* PASSAGE:
---------------

Idiopathic multicentric Castleman disease (iMCD) is a subtype of Castleman disease (also known as giant lymph node hyperplasia, lymphoid hamartoma, or angiofollicular lymph node hyperplasia), a group of lymphoproliferative disorders characterized by lymph node enlargement, characteristic features on microscopic analysis of enlarged lymph node tissue, and a range of symptoms and clinical findings.

People with iMCD have enlarged lymph nodes in multiple regions and often have flu-like symptoms, abnormal findings on blood tests, and dysfunction of vital organs, such as the liver, kidneys, and bone marrow.

iMCD has features often found in autoimmune diseases and cancers, but the underlying disease mechanism is unknown. Treatment for iMCD may involve the use of a variety of medications, including immunosuppressants and chemotherapy.

Castleman disease was named after Dr. Benjamin Castleman, who first described the disease in 1956. The Castleman Disease Collaborative Network is the largest organization focused on the disease and is involved in research, awareness, and patient support.

== Signs and symptoms ==
Patients with iMCD may experience enlarged lymph nodes in multiple lymph node regions; systemic symptoms (fever, night sweats, unintended weight loss, fatigue); enlargement of the liver and/or spleen; extravascular fluid accumulation in the extremities (edema), abdomen (ascites), or lining of the lungs (pleural effusion); lung symptoms such as cough and shortness of breath; and skin findings such as cherry hemangiomas.

== Causes ==
The cause of iMCD is not known and no risk factors have been identified. Genetic variants have been observed in cases of Castleman disease; however, no genetic variant has been validated as disease causing.

---------------

* SUPPLIED DATA:
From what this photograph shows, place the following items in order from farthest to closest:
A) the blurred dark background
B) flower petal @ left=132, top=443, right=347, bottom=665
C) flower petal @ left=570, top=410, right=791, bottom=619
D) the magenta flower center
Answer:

---------------

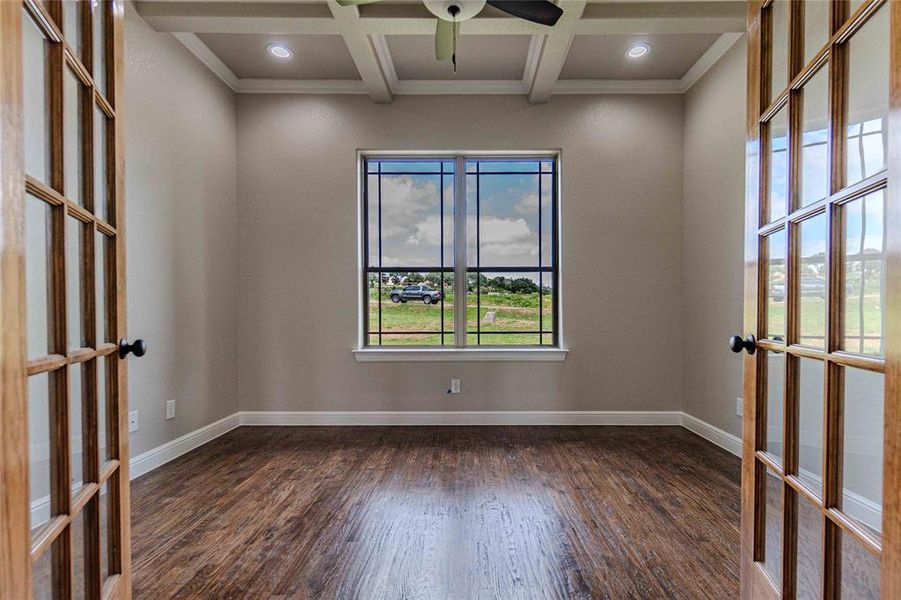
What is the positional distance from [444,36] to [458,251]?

---------------

* WHAT IS EXPECTED: Write out everything in the iMCD passage from "Idiopathic multicentric Castleman" down to "immunosuppressants and chemotherapy.". The records stand apart from the text and are not part of it.

* EXERCISE RESPONSE:
Idiopathic multicentric Castleman disease (iMCD) is a subtype of Castleman disease (also known as giant lymph node hyperplasia, lymphoid hamartoma, or angiofollicular lymph node hyperplasia), a group of lymphoproliferative disorders characterized by lymph node enlargement, characteristic features on microscopic analysis of enlarged lymph node tissue, and a range of symptoms and clinical findings.

People with iMCD have enlarged lymph nodes in multiple regions and often have flu-like symptoms, abnormal findings on blood tests, and dysfunction of vital organs, such as the liver, kidneys, and bone marrow.

iMCD has features often found in autoimmune diseases and cancers, but the underlying disease mechanism is unknown. Treatment for iMCD may involve the use of a variety of medications, including immunosuppressants and chemotherapy.